Wacko Singer Takes His Rock With A Bit Of Humor




The Toronto Star


November 8, 1985

Wacko Singer Takes His Rock With A Bit Of Humor

by Greg Quill




"I've just been watching a load of videos and I must say I'm absolutely appalled by the lack of humor in most of them. Contemporary Rock bands are so god-awful serious, they're laughable."

Not that singer-songwriter Robyn Hitchcock isn't serious about his own work. Spread over eight years, two albums with British underground favorites The Soft Boys and four with The Egyptians, Hitchcock's songs resound with serious overtones, with oblique references to Bob Dylan, Lou Reed, Pink Floyd founder Syd Barrett, and the jangling, ponderous psychedelic Guitar Rock of the late-1960s. On his recently released Slash/WEA effort, Fegmania!, Hitchcock even conjures up a kind of angular British Zydeco music for one cut, "Strawberry Mind".

It just happens that Hitchcock, like sometime collaborator and kindred spirit Captain Sensible, likes singing about...uh, unusual things: his (imaginary) dead wife, his insect mother, a man with a lightbulb head. "I even made a short anti-promo movie to go with that song ["The Man With The Lightbulb Head"]," Hitchcock told me from New York this week. "It has lamps mating, lamps cavorting naked -- that kind of thing. It's an attempt to depict erotica in lightbulb terms."

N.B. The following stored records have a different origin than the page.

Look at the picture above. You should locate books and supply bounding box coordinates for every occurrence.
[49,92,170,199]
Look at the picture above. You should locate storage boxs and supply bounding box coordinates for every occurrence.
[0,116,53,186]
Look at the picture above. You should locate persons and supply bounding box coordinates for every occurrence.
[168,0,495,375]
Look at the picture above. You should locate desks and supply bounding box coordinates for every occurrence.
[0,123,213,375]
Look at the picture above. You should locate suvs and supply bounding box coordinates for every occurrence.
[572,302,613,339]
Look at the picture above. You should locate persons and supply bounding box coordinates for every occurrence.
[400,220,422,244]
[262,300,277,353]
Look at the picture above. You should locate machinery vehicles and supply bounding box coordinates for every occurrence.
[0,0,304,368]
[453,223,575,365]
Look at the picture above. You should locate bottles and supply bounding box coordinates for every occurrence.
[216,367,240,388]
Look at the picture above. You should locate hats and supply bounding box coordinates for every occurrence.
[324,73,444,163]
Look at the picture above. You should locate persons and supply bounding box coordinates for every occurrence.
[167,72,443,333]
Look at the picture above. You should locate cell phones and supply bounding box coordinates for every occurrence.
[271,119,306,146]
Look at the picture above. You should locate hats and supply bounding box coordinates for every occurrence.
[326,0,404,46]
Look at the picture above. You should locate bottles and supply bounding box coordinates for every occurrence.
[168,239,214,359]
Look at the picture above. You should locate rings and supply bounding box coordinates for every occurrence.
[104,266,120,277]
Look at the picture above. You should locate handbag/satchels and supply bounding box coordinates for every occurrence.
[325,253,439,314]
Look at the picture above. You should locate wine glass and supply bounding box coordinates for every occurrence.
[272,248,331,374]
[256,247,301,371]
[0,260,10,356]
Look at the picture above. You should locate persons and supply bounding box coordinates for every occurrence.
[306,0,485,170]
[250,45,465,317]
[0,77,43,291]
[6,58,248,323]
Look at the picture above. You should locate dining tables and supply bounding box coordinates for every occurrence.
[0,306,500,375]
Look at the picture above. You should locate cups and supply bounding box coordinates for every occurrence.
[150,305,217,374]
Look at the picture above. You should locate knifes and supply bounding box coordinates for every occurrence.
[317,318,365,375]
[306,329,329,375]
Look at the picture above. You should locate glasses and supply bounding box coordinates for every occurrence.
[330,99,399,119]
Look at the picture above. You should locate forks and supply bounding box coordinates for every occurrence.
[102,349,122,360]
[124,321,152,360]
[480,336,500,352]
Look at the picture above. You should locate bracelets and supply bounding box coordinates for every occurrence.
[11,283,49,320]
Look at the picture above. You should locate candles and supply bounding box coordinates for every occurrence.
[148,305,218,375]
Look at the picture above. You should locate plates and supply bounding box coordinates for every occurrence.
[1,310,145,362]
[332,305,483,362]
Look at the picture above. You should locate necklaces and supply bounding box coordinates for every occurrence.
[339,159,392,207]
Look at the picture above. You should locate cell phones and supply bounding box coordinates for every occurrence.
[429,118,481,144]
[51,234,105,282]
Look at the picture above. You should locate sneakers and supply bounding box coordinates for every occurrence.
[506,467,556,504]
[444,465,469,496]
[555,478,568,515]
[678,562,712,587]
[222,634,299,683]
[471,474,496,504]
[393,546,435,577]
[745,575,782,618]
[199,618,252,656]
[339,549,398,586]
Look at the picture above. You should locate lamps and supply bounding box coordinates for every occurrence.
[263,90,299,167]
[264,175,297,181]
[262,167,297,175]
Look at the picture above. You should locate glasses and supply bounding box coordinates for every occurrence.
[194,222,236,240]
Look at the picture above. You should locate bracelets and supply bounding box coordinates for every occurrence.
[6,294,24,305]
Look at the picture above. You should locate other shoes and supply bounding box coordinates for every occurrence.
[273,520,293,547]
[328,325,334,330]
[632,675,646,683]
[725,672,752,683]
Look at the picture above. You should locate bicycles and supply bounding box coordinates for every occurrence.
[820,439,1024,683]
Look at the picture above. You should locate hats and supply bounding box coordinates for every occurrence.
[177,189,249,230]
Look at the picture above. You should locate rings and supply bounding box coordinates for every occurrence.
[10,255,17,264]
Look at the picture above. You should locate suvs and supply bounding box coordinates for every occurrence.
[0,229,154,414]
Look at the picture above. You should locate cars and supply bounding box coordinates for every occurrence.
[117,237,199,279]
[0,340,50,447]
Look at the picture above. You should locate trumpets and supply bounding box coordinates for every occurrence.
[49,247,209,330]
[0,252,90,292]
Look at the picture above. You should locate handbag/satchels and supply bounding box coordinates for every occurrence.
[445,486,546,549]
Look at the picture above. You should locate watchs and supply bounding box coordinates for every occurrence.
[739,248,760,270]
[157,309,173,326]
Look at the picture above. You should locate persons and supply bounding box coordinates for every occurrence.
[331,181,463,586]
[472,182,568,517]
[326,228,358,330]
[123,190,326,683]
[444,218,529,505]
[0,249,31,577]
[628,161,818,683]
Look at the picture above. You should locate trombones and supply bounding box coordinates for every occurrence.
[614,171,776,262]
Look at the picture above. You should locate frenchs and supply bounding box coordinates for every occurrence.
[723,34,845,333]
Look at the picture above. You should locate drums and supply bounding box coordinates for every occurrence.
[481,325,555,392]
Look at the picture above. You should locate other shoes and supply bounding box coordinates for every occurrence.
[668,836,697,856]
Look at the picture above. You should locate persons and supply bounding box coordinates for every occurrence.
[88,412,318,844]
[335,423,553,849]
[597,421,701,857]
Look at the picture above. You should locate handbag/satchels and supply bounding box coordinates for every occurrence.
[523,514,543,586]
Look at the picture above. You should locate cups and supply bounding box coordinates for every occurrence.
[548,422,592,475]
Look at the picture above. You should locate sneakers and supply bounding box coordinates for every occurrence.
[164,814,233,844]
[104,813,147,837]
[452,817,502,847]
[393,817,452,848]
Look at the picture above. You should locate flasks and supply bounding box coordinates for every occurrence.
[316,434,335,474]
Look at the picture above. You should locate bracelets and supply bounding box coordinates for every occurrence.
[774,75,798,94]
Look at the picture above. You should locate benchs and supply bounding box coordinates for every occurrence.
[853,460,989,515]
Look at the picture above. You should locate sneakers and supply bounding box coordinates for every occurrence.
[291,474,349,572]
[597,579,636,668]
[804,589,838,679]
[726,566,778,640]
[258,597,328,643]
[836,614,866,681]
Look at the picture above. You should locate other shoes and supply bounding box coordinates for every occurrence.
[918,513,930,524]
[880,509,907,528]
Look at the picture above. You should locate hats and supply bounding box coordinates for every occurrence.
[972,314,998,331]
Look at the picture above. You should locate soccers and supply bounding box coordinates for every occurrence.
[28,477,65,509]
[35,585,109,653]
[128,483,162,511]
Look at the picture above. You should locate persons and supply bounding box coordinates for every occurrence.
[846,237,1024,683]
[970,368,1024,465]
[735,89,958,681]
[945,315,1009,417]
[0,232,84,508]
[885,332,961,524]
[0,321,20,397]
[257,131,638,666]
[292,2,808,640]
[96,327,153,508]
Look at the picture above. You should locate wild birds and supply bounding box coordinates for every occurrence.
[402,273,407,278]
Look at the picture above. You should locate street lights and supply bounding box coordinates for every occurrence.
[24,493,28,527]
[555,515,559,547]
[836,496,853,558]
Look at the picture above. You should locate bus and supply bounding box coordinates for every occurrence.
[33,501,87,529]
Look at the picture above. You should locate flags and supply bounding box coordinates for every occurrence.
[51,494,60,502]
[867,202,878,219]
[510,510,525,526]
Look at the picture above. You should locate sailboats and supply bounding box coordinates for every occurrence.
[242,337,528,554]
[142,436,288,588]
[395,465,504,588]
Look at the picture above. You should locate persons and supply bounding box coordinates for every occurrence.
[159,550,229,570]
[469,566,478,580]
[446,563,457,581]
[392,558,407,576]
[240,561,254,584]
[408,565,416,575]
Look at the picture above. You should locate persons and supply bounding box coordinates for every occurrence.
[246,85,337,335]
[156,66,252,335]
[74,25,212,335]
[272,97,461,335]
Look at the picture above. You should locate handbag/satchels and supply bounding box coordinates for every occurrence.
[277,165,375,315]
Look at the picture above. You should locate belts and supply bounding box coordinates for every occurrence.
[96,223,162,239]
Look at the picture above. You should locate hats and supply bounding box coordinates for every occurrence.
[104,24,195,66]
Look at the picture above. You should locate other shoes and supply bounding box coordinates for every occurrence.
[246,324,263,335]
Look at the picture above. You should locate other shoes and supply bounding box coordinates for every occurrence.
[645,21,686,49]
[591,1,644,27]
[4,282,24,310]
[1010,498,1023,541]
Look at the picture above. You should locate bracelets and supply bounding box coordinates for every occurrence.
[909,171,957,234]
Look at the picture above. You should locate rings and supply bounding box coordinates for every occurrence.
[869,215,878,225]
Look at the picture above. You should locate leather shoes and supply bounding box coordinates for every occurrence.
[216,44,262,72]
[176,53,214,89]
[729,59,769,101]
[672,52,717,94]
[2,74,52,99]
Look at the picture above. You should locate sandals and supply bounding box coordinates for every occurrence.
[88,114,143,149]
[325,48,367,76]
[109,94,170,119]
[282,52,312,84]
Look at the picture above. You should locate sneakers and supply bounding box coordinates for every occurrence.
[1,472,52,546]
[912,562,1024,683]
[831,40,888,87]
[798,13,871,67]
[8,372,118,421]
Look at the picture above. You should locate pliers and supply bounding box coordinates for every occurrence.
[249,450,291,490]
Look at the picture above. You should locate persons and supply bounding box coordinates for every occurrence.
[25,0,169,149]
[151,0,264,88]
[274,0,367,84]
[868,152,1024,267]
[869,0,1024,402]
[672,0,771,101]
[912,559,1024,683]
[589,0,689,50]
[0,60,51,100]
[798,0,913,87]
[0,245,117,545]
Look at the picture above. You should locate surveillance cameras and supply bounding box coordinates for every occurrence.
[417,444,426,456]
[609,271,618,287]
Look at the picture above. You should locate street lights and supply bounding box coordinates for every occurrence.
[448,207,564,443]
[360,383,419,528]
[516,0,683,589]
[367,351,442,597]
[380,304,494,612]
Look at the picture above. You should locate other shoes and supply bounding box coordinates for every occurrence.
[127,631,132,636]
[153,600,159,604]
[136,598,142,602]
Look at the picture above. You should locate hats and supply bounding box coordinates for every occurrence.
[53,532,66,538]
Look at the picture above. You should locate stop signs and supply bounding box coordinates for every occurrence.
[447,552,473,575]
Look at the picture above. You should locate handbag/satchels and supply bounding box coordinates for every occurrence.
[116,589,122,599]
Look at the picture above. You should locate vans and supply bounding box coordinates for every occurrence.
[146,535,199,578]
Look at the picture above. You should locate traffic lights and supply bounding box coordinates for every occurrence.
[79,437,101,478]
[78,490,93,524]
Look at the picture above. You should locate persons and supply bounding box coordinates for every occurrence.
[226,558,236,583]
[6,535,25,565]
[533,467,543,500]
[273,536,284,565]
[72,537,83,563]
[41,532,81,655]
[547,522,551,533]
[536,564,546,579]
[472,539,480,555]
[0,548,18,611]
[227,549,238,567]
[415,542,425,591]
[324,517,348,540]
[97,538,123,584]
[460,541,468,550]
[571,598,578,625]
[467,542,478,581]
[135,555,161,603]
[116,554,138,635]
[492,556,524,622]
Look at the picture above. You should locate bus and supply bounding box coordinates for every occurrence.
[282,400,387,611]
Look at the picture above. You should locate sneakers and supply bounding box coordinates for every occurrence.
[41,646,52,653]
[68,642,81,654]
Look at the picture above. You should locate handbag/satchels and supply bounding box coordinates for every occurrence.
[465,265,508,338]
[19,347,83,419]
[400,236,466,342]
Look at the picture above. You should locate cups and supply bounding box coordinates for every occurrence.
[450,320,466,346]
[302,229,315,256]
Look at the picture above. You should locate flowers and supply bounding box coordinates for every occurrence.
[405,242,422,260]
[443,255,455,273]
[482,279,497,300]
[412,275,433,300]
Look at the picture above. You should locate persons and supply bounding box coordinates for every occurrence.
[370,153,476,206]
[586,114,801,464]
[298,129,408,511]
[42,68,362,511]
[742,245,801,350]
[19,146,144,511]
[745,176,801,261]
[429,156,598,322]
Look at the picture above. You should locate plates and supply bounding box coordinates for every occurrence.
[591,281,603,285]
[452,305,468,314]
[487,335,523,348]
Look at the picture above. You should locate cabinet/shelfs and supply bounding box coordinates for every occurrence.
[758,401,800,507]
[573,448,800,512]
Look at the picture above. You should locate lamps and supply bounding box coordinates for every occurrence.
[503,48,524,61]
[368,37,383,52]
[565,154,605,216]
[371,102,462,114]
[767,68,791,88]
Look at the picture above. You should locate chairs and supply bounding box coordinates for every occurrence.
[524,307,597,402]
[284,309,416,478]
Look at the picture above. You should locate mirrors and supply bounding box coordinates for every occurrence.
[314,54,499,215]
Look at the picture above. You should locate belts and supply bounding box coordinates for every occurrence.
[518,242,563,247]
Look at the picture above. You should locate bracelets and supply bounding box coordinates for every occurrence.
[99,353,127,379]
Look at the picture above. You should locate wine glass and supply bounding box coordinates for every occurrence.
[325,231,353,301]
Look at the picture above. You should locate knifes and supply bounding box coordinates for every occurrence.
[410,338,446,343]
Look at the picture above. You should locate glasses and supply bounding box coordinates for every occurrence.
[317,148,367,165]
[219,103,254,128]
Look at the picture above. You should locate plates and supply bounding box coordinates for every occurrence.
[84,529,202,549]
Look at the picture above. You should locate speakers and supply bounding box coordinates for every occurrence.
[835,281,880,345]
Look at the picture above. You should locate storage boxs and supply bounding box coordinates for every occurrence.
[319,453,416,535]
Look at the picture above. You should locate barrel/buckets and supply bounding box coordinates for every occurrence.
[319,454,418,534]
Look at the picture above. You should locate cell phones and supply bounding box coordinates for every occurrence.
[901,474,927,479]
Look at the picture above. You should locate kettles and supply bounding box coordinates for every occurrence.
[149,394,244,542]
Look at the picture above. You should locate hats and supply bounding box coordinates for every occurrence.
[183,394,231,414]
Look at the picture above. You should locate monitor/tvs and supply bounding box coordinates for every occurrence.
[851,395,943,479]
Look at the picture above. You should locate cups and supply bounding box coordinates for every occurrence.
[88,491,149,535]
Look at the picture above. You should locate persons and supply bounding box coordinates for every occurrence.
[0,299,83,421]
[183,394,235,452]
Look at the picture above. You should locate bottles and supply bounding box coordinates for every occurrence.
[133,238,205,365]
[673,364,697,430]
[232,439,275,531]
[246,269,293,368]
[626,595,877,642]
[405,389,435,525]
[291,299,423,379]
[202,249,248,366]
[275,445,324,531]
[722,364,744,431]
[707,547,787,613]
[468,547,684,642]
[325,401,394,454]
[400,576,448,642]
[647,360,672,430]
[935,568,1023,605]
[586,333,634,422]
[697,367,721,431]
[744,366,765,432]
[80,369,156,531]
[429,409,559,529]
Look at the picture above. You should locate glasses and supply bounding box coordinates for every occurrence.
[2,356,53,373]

Hitchcock, who brings his odd menagerie to Larry's Hideaway, 121 Carlton St., Tuesday, believes drugs destroyed Pop music's sense of humor in the 1960s and '70s. "Since then Pop musicians haven't been allowed to be humorous," he said. "Of course, the new lot doesn't find things funny anyway."

Despite the evidence, Hitchcock claims his work isn't deliberately irreverent. He's trying to make a point. Of course, what that point is, is anyone's guess. Perhaps, he hinted, there'll be a clue on his live album, Gotta Let This Hen Out!, released a couple of weeks ago but temporarily unavailable in Canada.

"We bring everything into perspective. We juxtapose old Egyptians favorites like 'Acid Bird', 'America', and 'Listening To The Higsons' with newer material."

Of course, Hitchcock relishes the notion that North Americans find him a tad eccentric. "All Englishmen are eccentric to Americans," he said. "'He's English,' they say, as if that entitles me to walk around with a wicked gleam in my eye.

"I don't mind what they think. They can call me what they like -- an Englishman, a grapefruit, a steamship -- as long as they can identify me."